The old code tried to work with schema and database. With convention to have .dbo added by user, we can remove some parameters. Is this correct?

achillesHeel <- function (connectionDetails, 
                      cdmDatabaseSchema, 
                      oracleTempSchema = cdmDatabaseSchema,
                      resultsDatabaseSchema = cdmDatabaseSchema,
                      cdmVersion = "4",
                      vocabDatabaseSchema = cdmDatabaseSchema){


  #not needed now
  resultsDatabase <- strsplit(resultsDatabaseSchema ,"\\.")[[1]][1]
  vocabDatabase <- strsplit(vocabDatabaseSchema ,"\\.")[[1]][1]


  
  if (cdmVersion == "4")  {
    heelFile <- "AchillesHeel_v4.sql"
  } else if (cdmVersion == "5") {
    heelFile <- "AchillesHeel_v5.sql"
  } else  {
    stop("Error: Invalid CDM Version number, use 4 or 5")

▸ **Extracted entries**
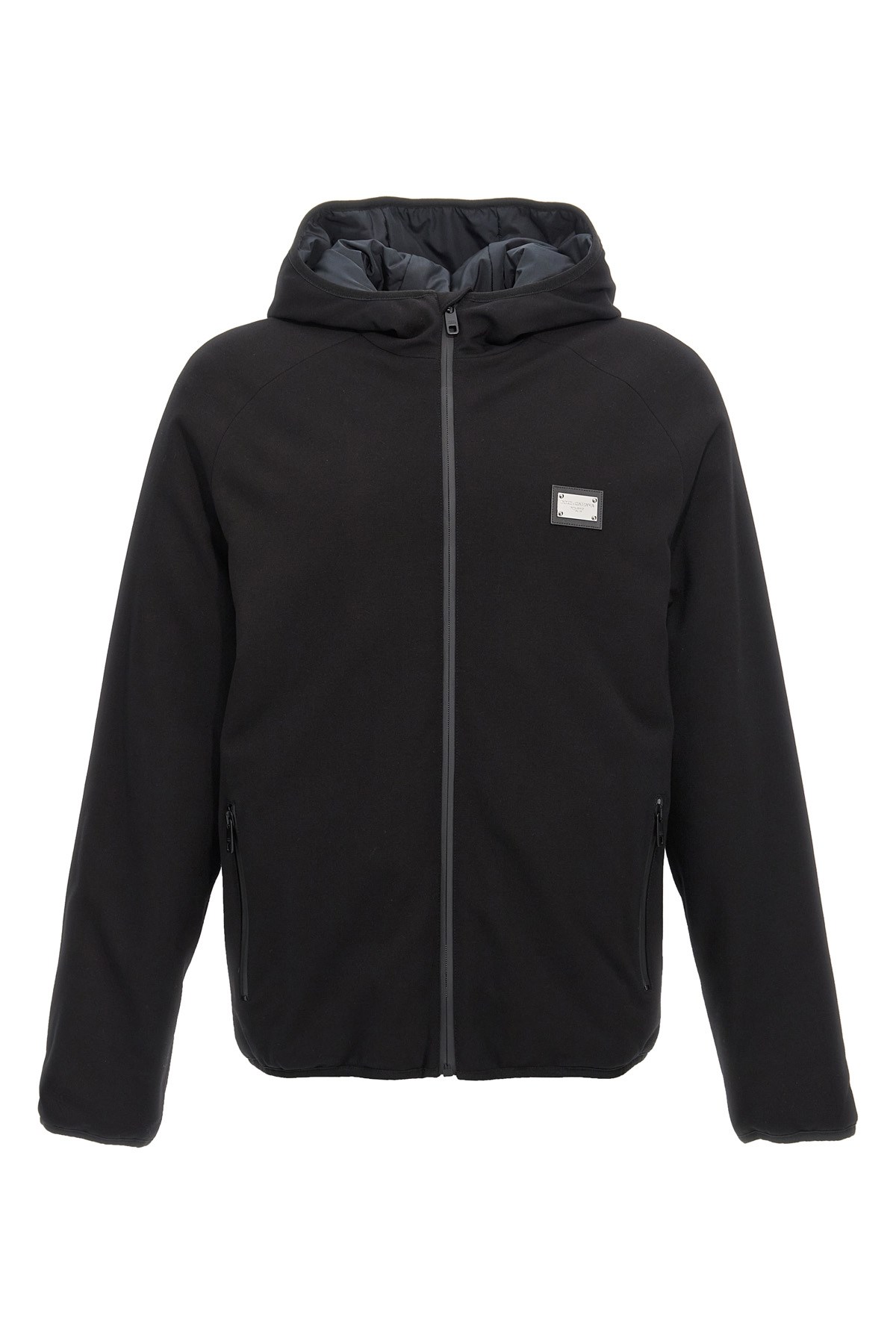 【関税込み】VITELLI 'Warp Cork' jacket Vitelli Multicolor Warp Cork Jacket for Men Online USA at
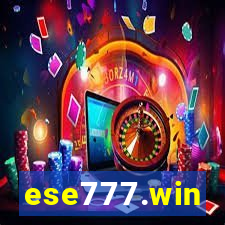 ese777.win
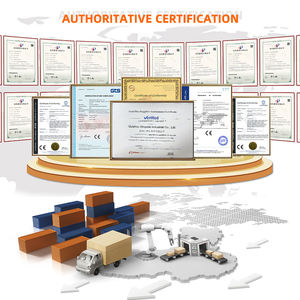 Zpartners Contactslot Cilinderslot OEM 1627155680 1635156880 4162AL 4162.AL voor Fiat Ducato Peugeot Boxer Citroën Relay - Product Image 4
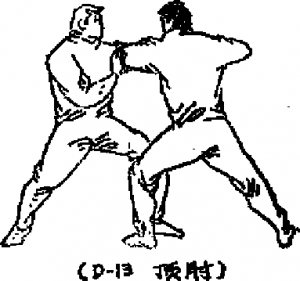 图片153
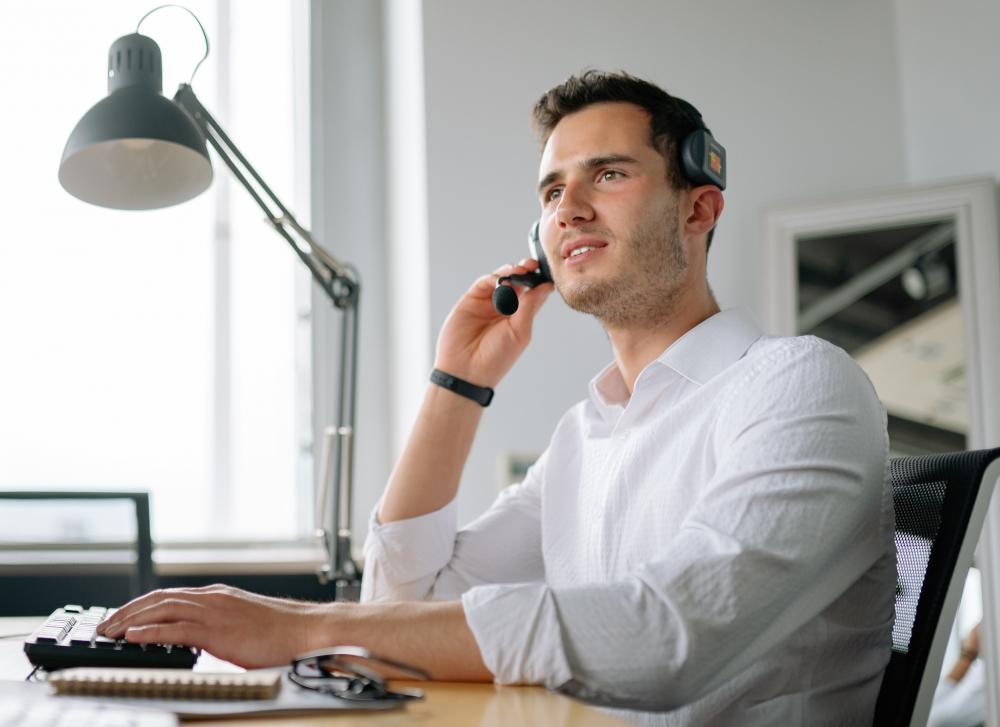 «Я найду дешевле»: как объяснить клиентам цену своего продукта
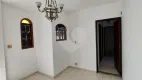 Foto 28 de Casa com 5 Quartos à venda, 221m² em São Francisco, Niterói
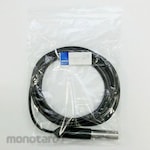 OMRON Underwater Electrode PH-1/-2 (Elektroda)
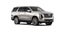 2027 Cadillac Escalade Luxury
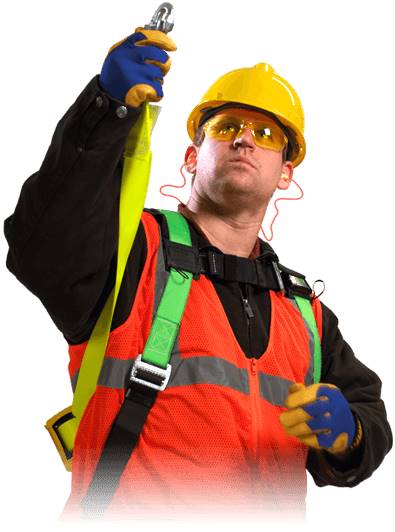 Are you looking for a way to ensure your workers are using genuine safety products? You can start by checking to see if your supplier is on our list of British Safety Industry Federation Registered Safety Suppliers: ow.ly/h5i730nimag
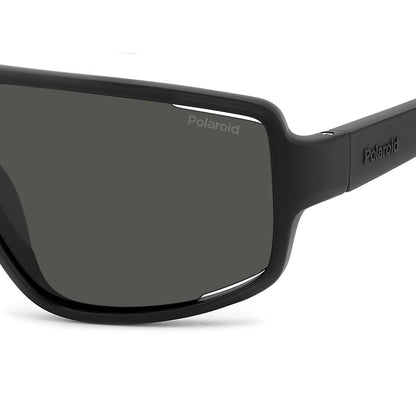 GAFAS DE SOL POLAROID PLD 7054/S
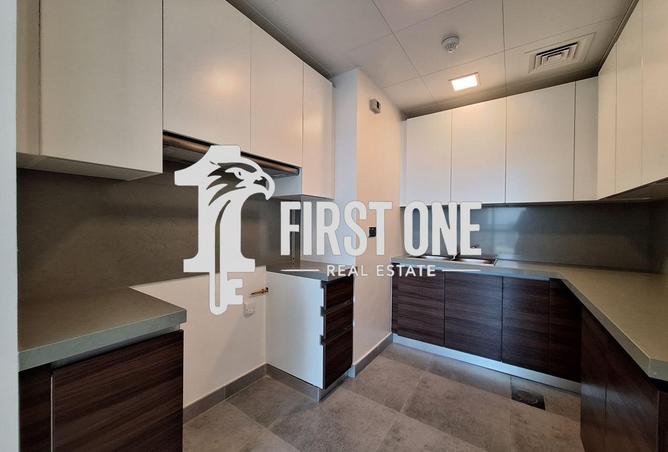 76171041 - صورة العقار 3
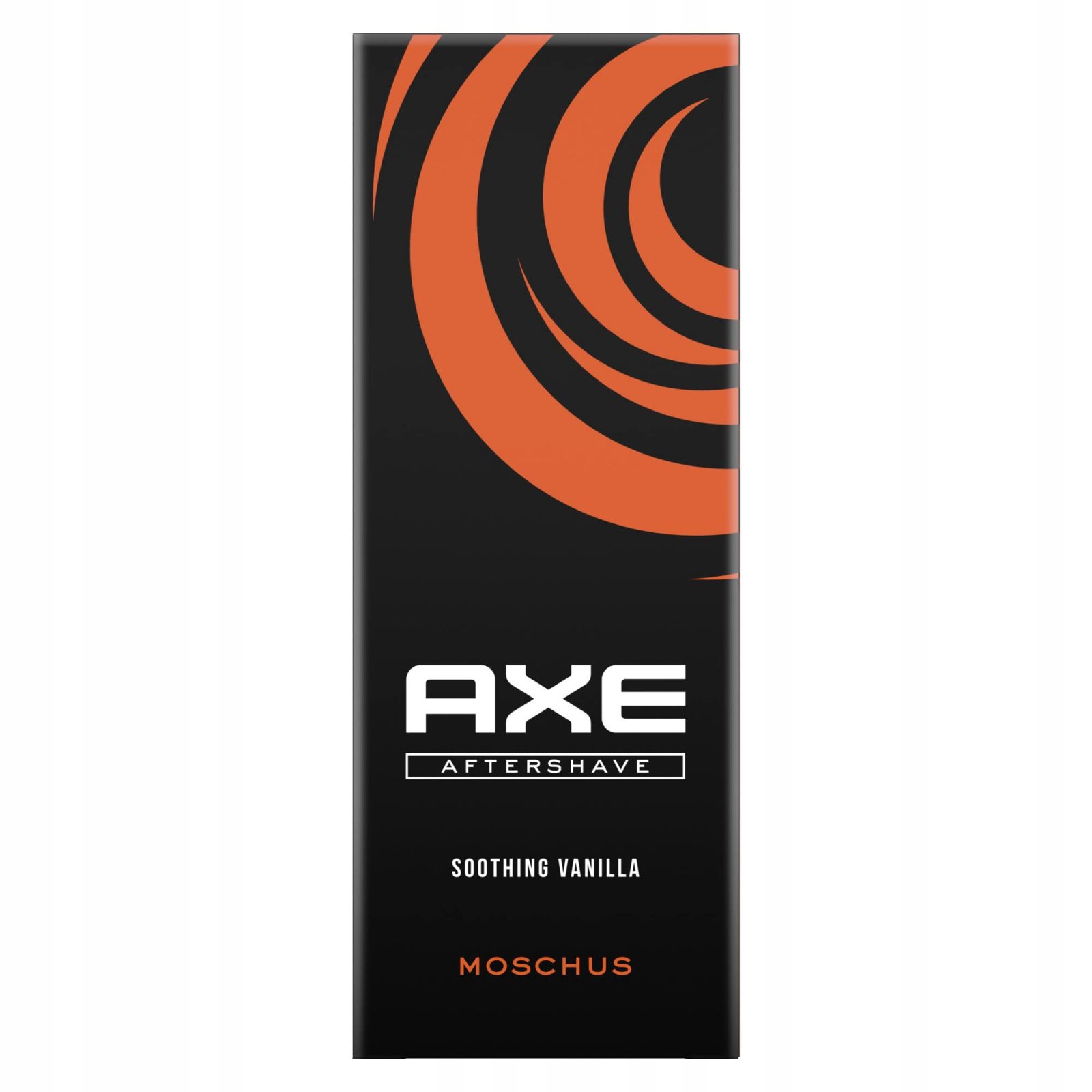 Axe Pánská Voda Po Holení 100 ML
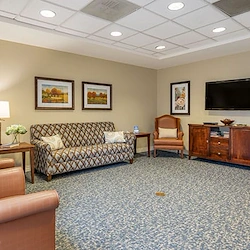 Image of Brookdale Plaza Lisle Snf (4)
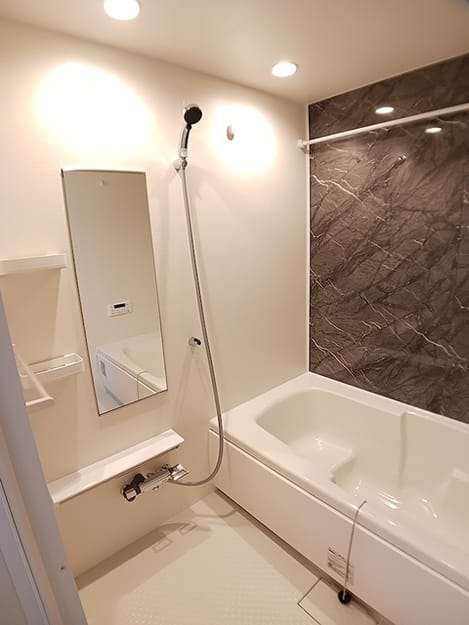 Naikan3 20260625000000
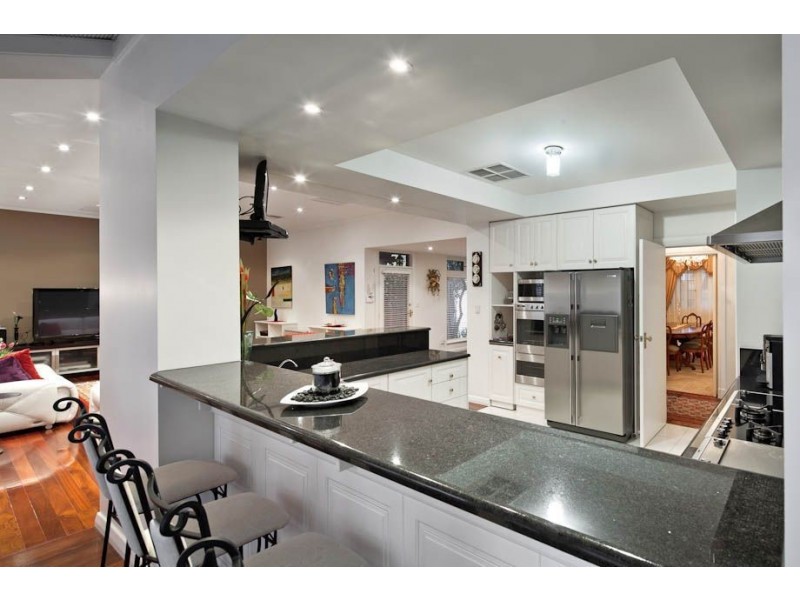 40 Grove Street, Unley Park SA 5061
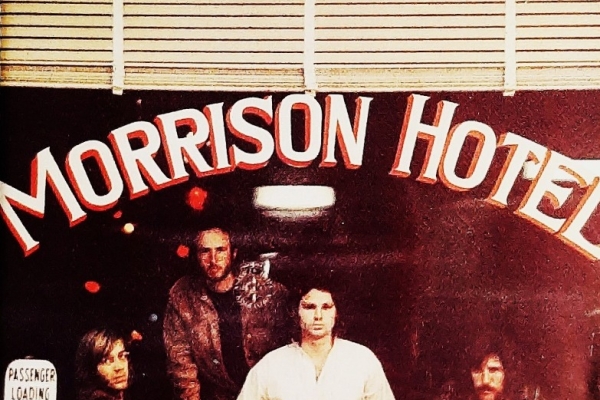 Ogłoszenie - Polecam Wspaniały Zestaw 5 płyt CD JETHRO TULL Limitowana Edycja. Zdjęcie 6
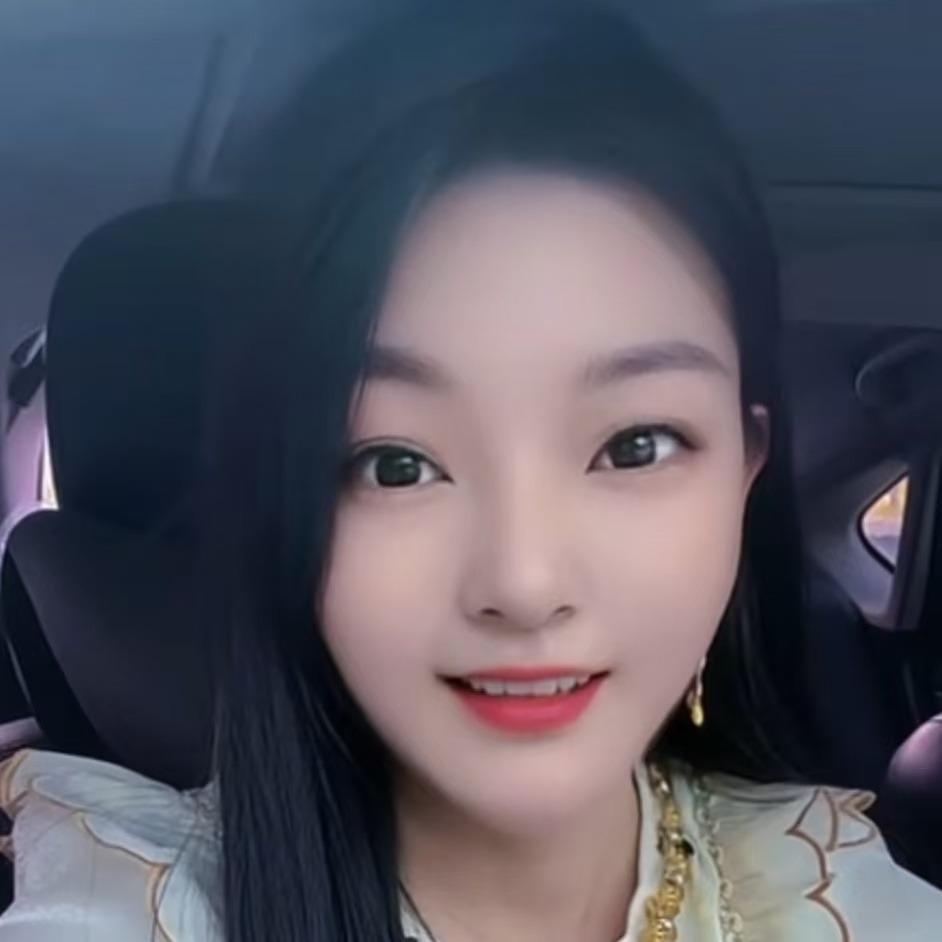 俏迪姿美容护肤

▸ **Task set**
**a.** Check each statement against the achillesHeel code post. For each, say yes or no and quote the words that settle it.
(i) The default value of cdmVersion is "5".
(ii) When cdmVersion is "5", the file used is AchillesHeel_v5.sql.
(iii) vocabDatabaseSchema defaults to resultsDatabaseSchema.
**b.** In the achillesHeel code post, what error message does the code give when the CDM version is neither 4 nor 5?
**c.** Pick up the achillesHeel code post at the point where it stops and write the next part.

▸ **Responses in order**
**a.**
(i) No: "cdmVersion = "4"".
(ii) Yes: "heelFile <- "AchillesHeel_v5.sql"".
(iii) No: "vocabDatabaseSchema = cdmDatabaseSchema".

**b.** "Error: Invalid CDM Version number, use 4 or 5"

**c.**
  }

  #only schema parameters can be kept      
  heelSql <- loadRenderTranslateSql(sqlFilename = heelFile,
                                    packageName = "Achilles",
                                    dbms = connectionDetails$dbms,
                                    oracleTempSchema = oracleTempSchema,
                                    cdm_database_schema = cdmDatabaseSchema,
                                    #results_database = resultsDatabase,
                                    results_database_schema = resultsDatabaseSchema,
                                    #vocab_database = vocabDatabase,
                                    vocab_database_schema = vocabDatabaseSchema
  );

@schuemie , can you confirm?

I can confirm this: we don’t need to split out a ‘database’ value from the ‘database_schema’ parameter. We should assume that the table qualifier is completely stored in '*database_schema" (ie: cdm_database_schema or results_database_schema or vocab_database_schema" and it’s the responsibility of the caller (the person invoking the method) to put the appropriate ‘table qualifier’ in this parameter. The parameters used to store a ‘database’ value should be removed.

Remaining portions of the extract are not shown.